According to page 7 of the May 2006 newsletter, there are thousands of historic photographic glass slides dating back to the 1920s peacefully rotting away waiting for some grant giving body to give something so that no one need dip into the 20 useless grand in the bank. Like hell, anyone would. The point about giving a money to an organization is that it’s supposed to be spent, or have plans to be spent. If it’s still sitting in the bank 30 years later, then there’s been a misunderstanding. That’s not what I’d give money for. And I don’t think anyone else would either.
So far, none of these lovely glass slides have been scanned or uploaded onto, say, Wikimedia Commons. What are they waiting for? Is it that the entire set has to be perfectly scanned to a million pixels per inch before the first image is available? Maybe we ought to watch the library to catch fire one day so we can see the librarian running out empty-handed, claiming that he he couldn’t save the entire collection intact, he chose not to bring out one book.
To be fair, the UBSS has put up on the web scans of some very old logbooks, which is pretty cool. See page 27 of that 1946-1947:
Note: When Hon. Sec. arrived Hut in Revolting Mess - Everything Lying Around - VERY BAD Not good enough!
More like that please. Ranting! Less boring f*** money, Commercial Confidentialities, Intellectual Property hang-ups, Rights, Wrongs, Respect. It’s a caving club. Not a Mickey Mouse Club. How do you think we took on the Government? By asking for permission?

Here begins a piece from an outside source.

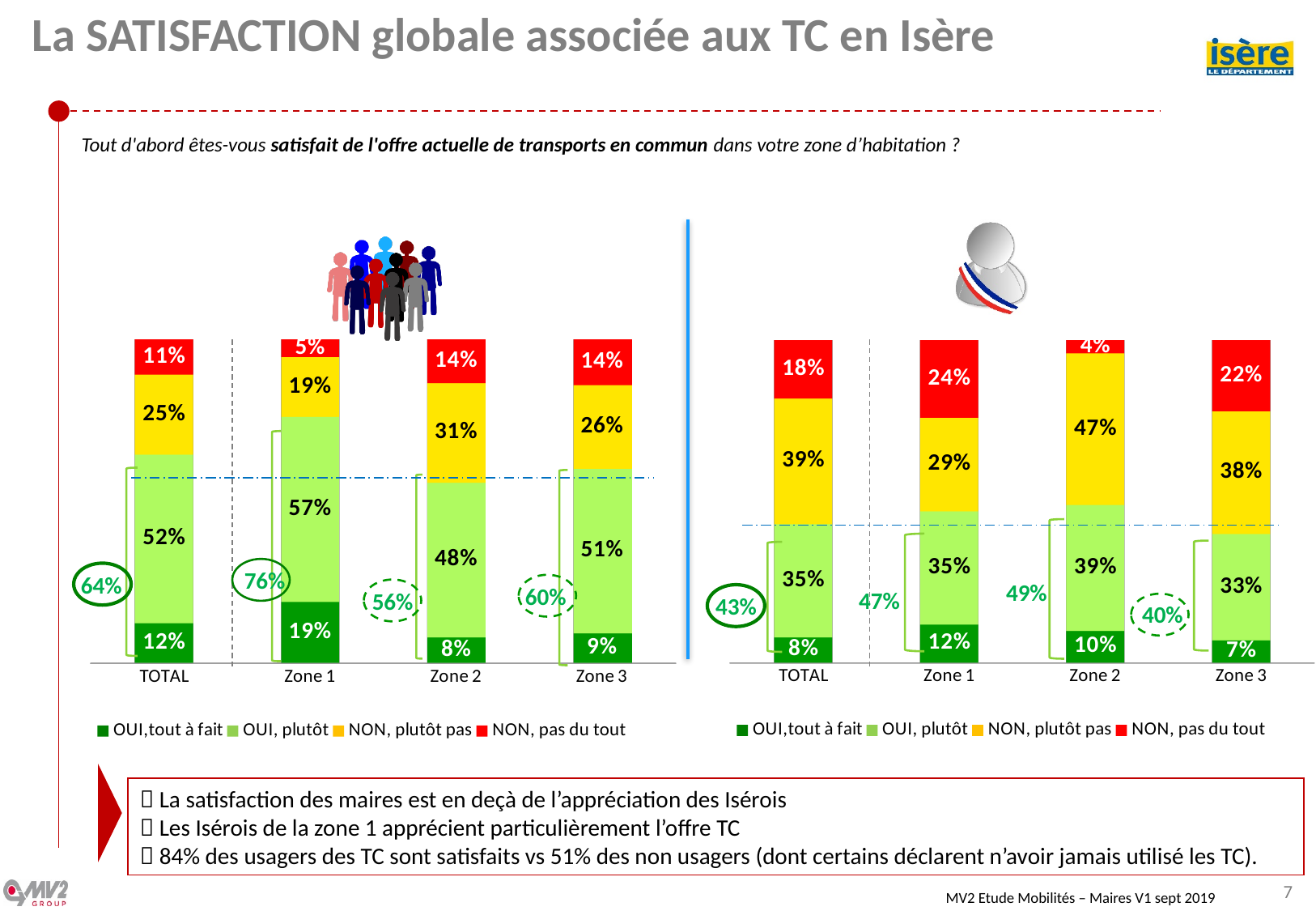
In the right chart, what is the value of "NON, plutôt pas" for Zone 2? 47% How many categories are shown on the x axis of the left chart? 4 In the left chart, which category has the highest value for "OUI, tout à fait"? Zone 1 In the left chart, is the "OUI, plutôt" value larger for Zone 2 or Zone 3? Zone 3 In the left chart, what is the value of "OUI, plutôt" for Zone 1? 57% In the right chart, which category has the lowest value for "NON, pas du tout"? Zone 2 How many series does the legend of the right chart list? 4 In the right chart, what is the difference between the "NON, plutôt pas" values for Zone 2 and Zone 1? 18% In the left chart, what is the combined total of "OUI, tout à fait" and "OUI, plutôt" for TOTAL? 64% In the left chart, what is the value of "NON, pas du tout" for TOTAL? 11% What kind of chart is the left chart? Stacked bar chart In the right chart, what is the value of "OUI, tout à fait" for Zone 3? 7%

Lots of Germans came to stay in Liverpool. Not much work or blogging occurred.

No one to see in Edinburgh. But I did discover this fine pub called The Auld Hoose across the road with free WiFi, good beer and good food, and spent plenty of time there. I didn’t wake up in time to photograph Becka huddling across the road from it at 8am in the morning in the drizzle downloading her email from their router which was obviously left on.
Then after the conference we went to St Abbs with our kayaks and managed to do six dives in 24 hours, as well as stumbling across a famous caver while out on the sea. He had recently moved to Eyemouth and had found his kayaks in a dumpster, and had in fact tried our kayak-diving off an inflatable.
I have just wasted my time writing two new wikipedia articles: HMS Port Napier and Flame shell.


Quick stop-off in an internet cafe in Edinburgh before the batteries run out. It’s been quite a week. At last I’ve seen a flame shell. But then after a week of too much kayaking to dive sites I fell asleep in the rain on the park bench while Becka cycled off to fetch the car, come back, park it, and take the camera off my lap and photograph me. More write-ups to follow.